(前回からの続き)
学んだことその2.いい人の顔なのに、中身が極悪非道の人もいる!
漫画に限らず(絵本や映画など)、いかにも悪人らしい容貌というものがあって、通常は「外見と中身は一致している」というルールに従って物語を理解する流れになる。
ベルばらの中でも、例えば春風のような少女ロザリーは、
「いい人の顔=中身もいい人」
で、ジャンヌは、
「悪い人の顔=中身も悪い人」
という分かりやすい人物である。
悪人顔をした悪人の悪い行為を年少の読者が見るにしても、その容貌が読む側に心の準備をするための時間を与えてくれる。
だから、外貌と中身が一致する典型的な悪人は、さほど悪質な悪ではないのだとも言える。
物陰で「グヒヒ……」とほくそ笑む顔を年少の読者に見せてくれるのは、いわばソフトな悪人、良心的な悪人である。
ところがベルばらの外伝「黒衣の伯爵夫人」に出てくる伯爵夫人は明らかに「いい人」系の顔、しかも、ベルばら史上ベスト1と言っても過言ではないほどの美貌でありながら、ここには書けないほどの極悪非道ぶり、というか凶悪犯罪者、というかそれ以上の存在なのである。
その後も色々なフィクションで色々な種類の悪人を見てきたが、小学生の目撃できる範囲としては、かなり度を越してハイレベルな悪人である。
この人の場合は、最初にオスカルがちらっとその姿を見かけただけでゾッとしたりといった伏線があるにはあるのだが、ガチで「いい人の顔=きっと中身もいい人(ついでに華やか、優しそう、親切)」という絵が続くだけに、その正体との落差が激しい。言い換えれば作者と共謀して読者を驚かせる、悪質な悪人である。
私はこの経験により、人は見かけによらないという真理と、漫画表現の奥深さを学んだ。
「暗黙の了解」という言葉すら知らないうちに、いきなり約束を反故にされたかのような厳しい教育であったが、おかげで今に至るまで優しい系の美女の館で誘惑されもせず、金を巻き上げられもせず、密かに殺されもせずに平凡な人生を送ることができている(喜んでいいのか……)。

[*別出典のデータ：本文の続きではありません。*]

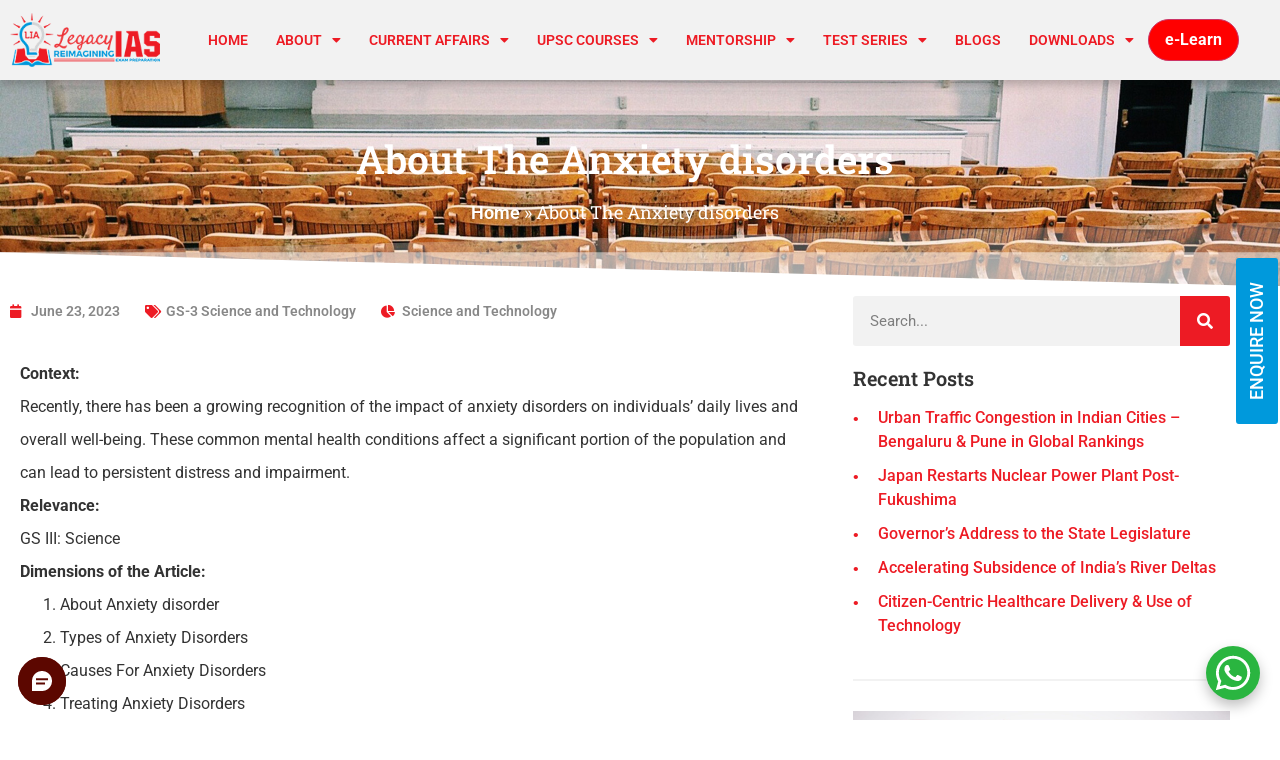

--- FILE ---
content_type: text/css
request_url: https://widget.myoperator.com/css/style.css
body_size: 99616
content:
@font-face{font-family:Open Sans;font-style:normal;font-weight:400;src:local("Open Sans"),local("OpenSans"),url([data-uri]) format("woff2"),url([data-uri]) format("woff")}@font-face{font-family:Open Sans;font-style:normal;font-weight:600;src:local("Open Sans Semibold"),local("OpenSans-Semibold"),url([data-uri]) format("woff2"),url([data-uri]) format("woff")}:root{--theme-bg: #ffffff}body{margin:0;padding:0;background-color:transparent;overflow:hidden;font-family:Open Sans;font-size:16px;line-height:20.11px}.floating-button{position:fixed;bottom:20px;z-index:9999;cursor:pointer;color:#fff;border:none;border-radius:50%;width:54px;height:54px;font-size:24px;box-shadow:0 6.03px 13.11px #00000040;display:flex;align-items:center;justify-content:center}.floating-button.right{right:20px}.floating-button.left{left:20px}.floating-button img{display:none}.floating-button.whatsapp{background-color:#2ab540}.floating-button.myoperator{background-color:#2bbcca}.floating-button.myoperator:not(.open){border-radius:30px 30px 9px 9px}.floating-button.whatsapp .whatsapp-btn{display:block}.floating-button.myoperator .myoperator-btn{display:block;width:54px;height:54px}.floating-button.open .whatsapp-btn,.floating-button.open .myoperator-btn{display:none}.floating-button.open .down-btn{display:block}.widget-content{position:fixed;bottom:90px;border:1px solid #343e55;box-shadow:0 1px 13.1px #00000040;overflow:hidden;width:248px}.widget-content.right{right:20px;border-radius:30px 30px 0}.widget-content.left{left:20px;border-radius:30px 30px 30px 0}.widget-header{background-color:var(--theme-bg);padding:16px 16px 40px;color:#fff}.widget-header h3{font-size:16px;font-weight:600;line-height:20px;margin:0}.widget-body{background-color:#fff;padding:0 16px}.widget-body-container{position:relative;display:flex;flex-direction:column;align-items:center;border-radius:4px;border:1px solid #e9e9e9;padding:16px 10px;top:-20px;background-color:#fff;gap:16px}.widget-qrcode{width:106px;height:106px}.widget-or{margin-top:12px;color:#999;font-size:12px;line-height:15px;justify-self:center}.widget-full-width{display:grid;width:100%}.widget-cta{display:flex;justify-content:space-between;align-items:center;cursor:pointer;padding:10px 16px;color:#fff;background-color:var(--theme-bg);border:none;border-radius:4px;font-size:14px;line-height:20px;box-shadow:0 4px 10.1px #00000040}.widget-cta-right{display:flex;gap:6px;align-items:center}.widget-powered-by{display:flex;gap:2px;color:#b3b5b8;font-size:12px;line-height:15px;align-items:center;justify-content:center}.widget-powered-by a{color:#b3b5b8;text-decoration:none}.widget-powered-by a:hover{text-decoration:underline}


--- FILE ---
content_type: image/svg+xml
request_url: https://widget.myoperator.com/assets/arrow-down.svg
body_size: 861
content:
<svg width="20" height="10" viewBox="0 0 20 10" fill="none" xmlns="http://www.w3.org/2000/svg">
<path fill-rule="evenodd" clip-rule="evenodd" d="M10.9762 9.36883C10.7216 9.5898 10.3763 9.71393 10.0163 9.71393C9.65621 9.71393 9.3109 9.5898 9.05626 9.36883L1.37498 2.70124C1.24529 2.59251 1.14185 2.46245 1.07069 2.31865C0.999525 2.17485 0.962067 2.02019 0.9605 1.86369C0.958934 1.70719 0.99329 1.55199 1.06156 1.40714C1.12984 1.26229 1.23066 1.13069 1.35815 1.02002C1.48564 0.909356 1.63725 0.821837 1.80412 0.762574C1.97099 0.703311 2.14979 0.673489 2.33009 0.674849C2.51038 0.676209 2.68855 0.708724 2.85421 0.770495C3.01988 0.832267 3.16971 0.922058 3.29496 1.03463L10.0163 6.86893L16.7375 1.03463C16.9936 0.819931 17.3366 0.70113 17.6927 0.703816C18.0487 0.706501 18.3892 0.830458 18.641 1.04899C18.8927 1.26752 19.0355 1.56314 19.0386 1.87218C19.0417 2.18121 18.9049 2.47894 18.6575 2.70124L10.9762 9.36883Z" fill="#E9E9E9"/>
</svg>
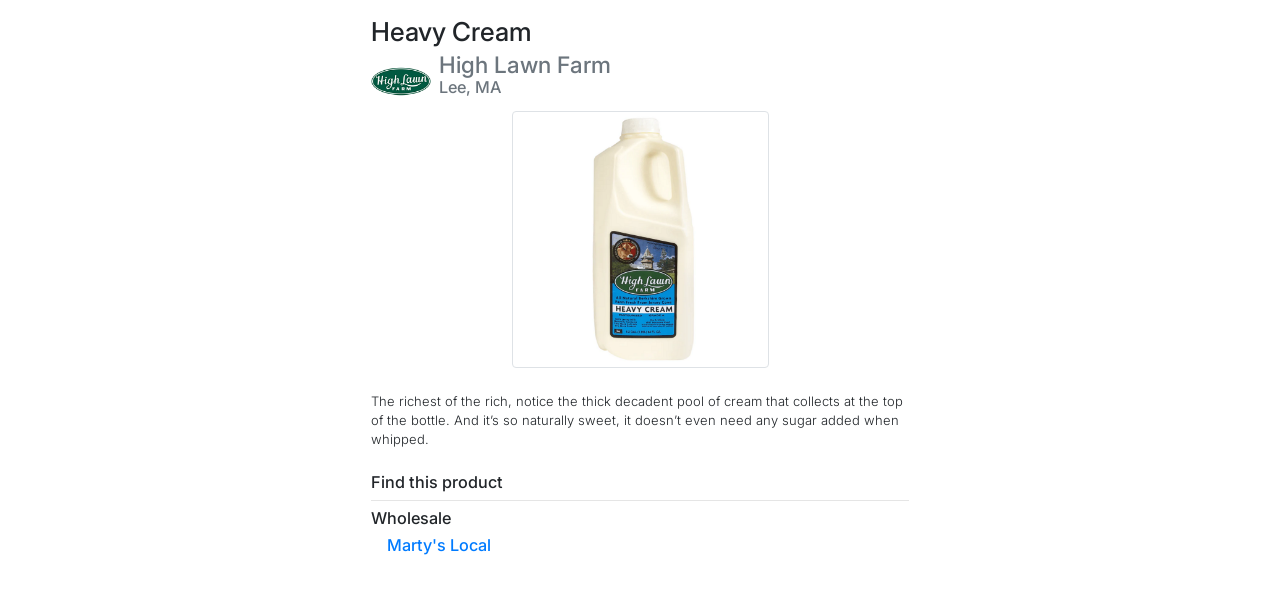

--- FILE ---
content_type: text/css
request_url: https://www.localfoodhq.com/assets/public-4ea907ca843b9c6883c235f7969ce92a2d066e28c1cb12399cf0c2a26f5b0172.css
body_size: -181
content:
header .logo{height:80px}header{border-bottom:1px solid #e5e5e5;margin-bottom:1em;padding-bottom:.5em;padding-top:.5em}footer{padding-top:2em;padding-bottom:1em}header a,footer a{text-decoration:none}header a:hover,header a:focus,footer a:hover,footer a:focus{text-decoration:none;border-bottom:1px dotted #999}#map{height:300px}#top-alert{position:relative;z-index:999;height:30px}#top-alert:hover:after{background:rgba(0,0,0,.8);border-radius:3px;color:#f6f6f6;content:"Click to dismiss";font:bold 12px/30px sans-serif;height:30px;left:50%;margin-left:-60px;position:absolute;text-align:center;top:50px;width:120px}#top-alert:hover:before{border-bottom:10px solid rgba(0,0,0,.8);border-left:10px solid rgba(0,0,0,0);border-right:10px solid rgba(0,0,0,0);content:"";height:0;left:50%;margin-left:-10px;position:absolute;top:40px;width:0}#top-alert:target{display:none}a.top-alert{background-size:20px 20px;box-shadow:0 5px 0 rgba(0,0,0,.1);color:#f6f6f6;display:block;font:bold 16px/40px sans-serif;height:40px;position:absolute;text-align:center;text-decoration:none;top:-45px;width:100%;-webkit-animation:alert 1s ease forwards;-moz-animation:alert 1s ease forwards;-ms-animation:alert 1s ease forwards;-o-animation:alert 1s ease forwards;animation:alert 1s ease forwards}a.top-alert-danger{background-color:#c4453c}a.top-alert-success{background-color:#007bff}@-webkit-keyframes alert{0%{opacity:0}50%{opacity:1}100%{top:0}}@-moz-keyframes alert{0%{opacity:0}50%{opacity:1}100%{top:0}}@-ms-keyframes alert{0%{opacity:0}50%{opacity:1}100%{top:0}}@-o-keyframes alert{0%{opacity:0}50%{opacity:1}100%{top:0}}@keyframes alert{0%{opacity:0}50%{opacity:1}100%{top:0}}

ところで、今になって振り返ってみると「いい人そうな外見だが極悪人」というのはマリー・アントワネットが正しくそのような人物なのである。「ベルばら」本編での彼女の極悪ぶりが年少の読者にはいま一つ通じにくいので、少し形を変えて外伝で補強したように見えなくもない。
黒衣の伯爵夫人の真っ黒な狂気は、マリー・アントワネットの真っ白な無自覚と対にもなっているので、そう考えるとこの外伝は正編のミニチュアのような趣もある。

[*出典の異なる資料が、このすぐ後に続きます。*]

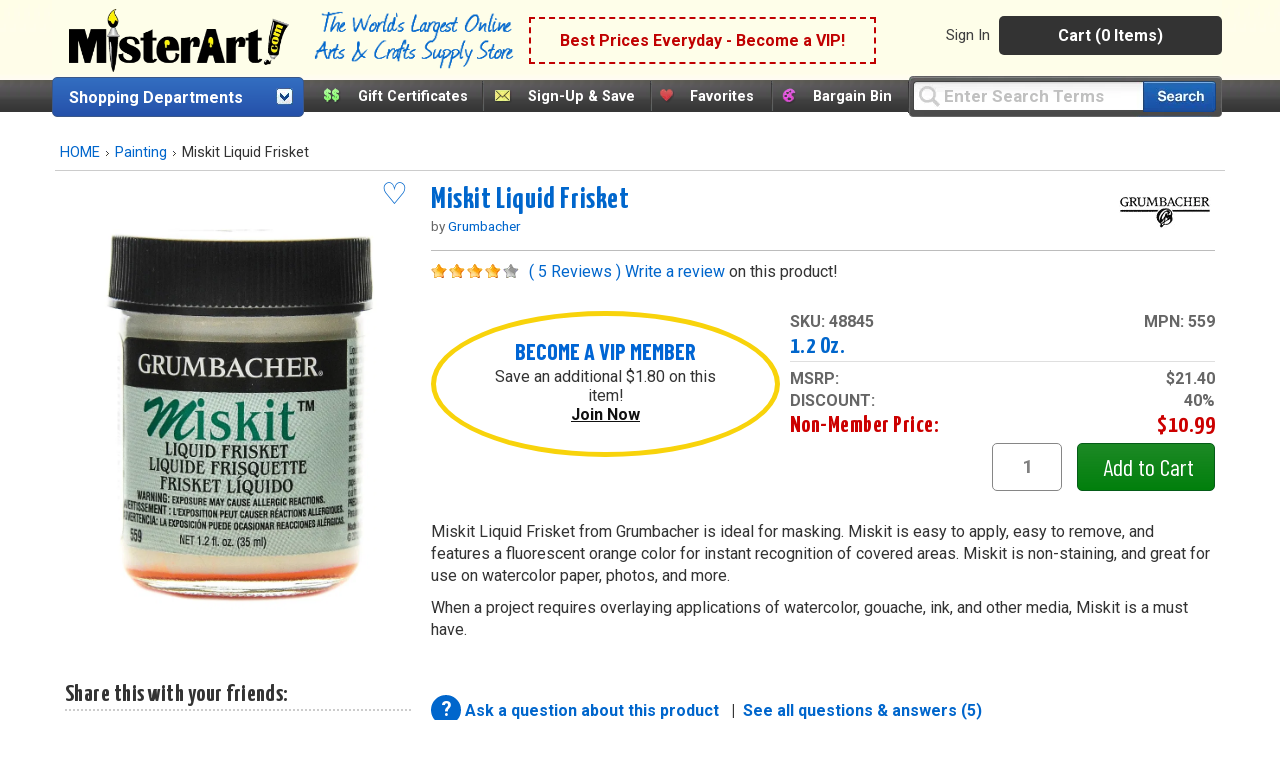

--- FILE ---
content_type: text/html;charset=UTF-8
request_url: https://www.misterart.com/static/itempage/init.cfm
body_size: 639
content:
{"msrp":"$21.40","vip_member_discount":50,"brandName":"Grumbacher","supplierid":"1","items":{"col1":{}},"col3":"","col2":"","col1":"1.2 oz.","vipprice":"$9.19","status":"1","image":"https://misterart.b-cdn.net/static/images/skupix/1200x1600/4/s48845.jpg?width=800","imagetitle":"Miskit Liquid Frisket  1.2 oz.","groupName":"Miskit Liquid Frisket","description":"1.2 oz.","qty":95.000000000000,"extra_savings":"$1.80","pricing":{"msrp":{"asNumeric":21.4,"asString":"$21.40"},"vipprice":{"asNumeric":9.19,"asString":"$9.19"},"savings":{"asNumeric":1.8,"asString":"$1.80"}},"mfr_num":"559","nomprice":"$10.99","swatch":false,"ismap":false,"isfav":"0","count":1,"sku":"48845","non_member_discount":40} 

--- FILE ---
content_type: text/html;charset=UTF-8
request_url: https://www.misterart.com/static/itempage/template.cfm?update&sku=48845&qty=95
body_size: 22
content:
{"message":"success","status":"1","update":{"qty":"95","sku":"48845","btn":"0"}}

学んだことその3.「主人公を一人と決めずに三人とした」発言!
マーガレットコミックス版「ベルサイユのばら」では、正編が終った後に作者のあとがきのようなページがあった。
その中に、この漫画の主人公は「特に一人とは定めずに、オスカル、アントワネット、フェルゼンの三人のつもりで描いた」という発言があり、これにはかなりの衝撃を受けた。
小学校の真ん中程度の学年では、読解問題の問一に、
「この話の主人公は、だれですか。 ア:お父さん イ:おばあさん ウ:よし男くん」
という問題があっても不思議ではない。
それがいきなり、ベルばらの主人公は誰ですか?という問題に直面して、
「ア:オスカル イ:アントワネット ウ:フェルゼン」
の三つの選択肢のうち、作者じきじきの断定で「三つが正解」とはハイレベルすぎる。
誰がどう見ても主人公はオスカルか、百歩譲ってアントワネットの可能性はあるにしても、絶対にフェルゼンはないだろう?
そもそも、表紙によく描かれている割合からしてオスカル様!
漫画の中で中心的に描かれているのもオスカル様!
盛り上がる場面も全て、オスカル様の恋愛と人生ではないか!
と、理屈っぽく迫ることのできるのは今だからなので、当時の自分はもちろん、ただジーッと「三人」という部分を眺めながら、頭上に「?」マークを浮かべていただけである。
それにしても主人公が三人というのは、かなり大胆な発想で、それを構想して描きあげたのも凄いが、適当に妥協してサラッと「主人公はオスカルです」としておけば済むものを、済ませない所に池田理代子先生の意地を感じる。
という訳で「ベルばら」は見かけ以上に様々なことを私に教えてくれたので、今でも感謝している。また「ベルばら」以外にも漫画から間接的に学んだり、知ったりしたことをあれこれ思い出したので、またの機会に書いてみたい。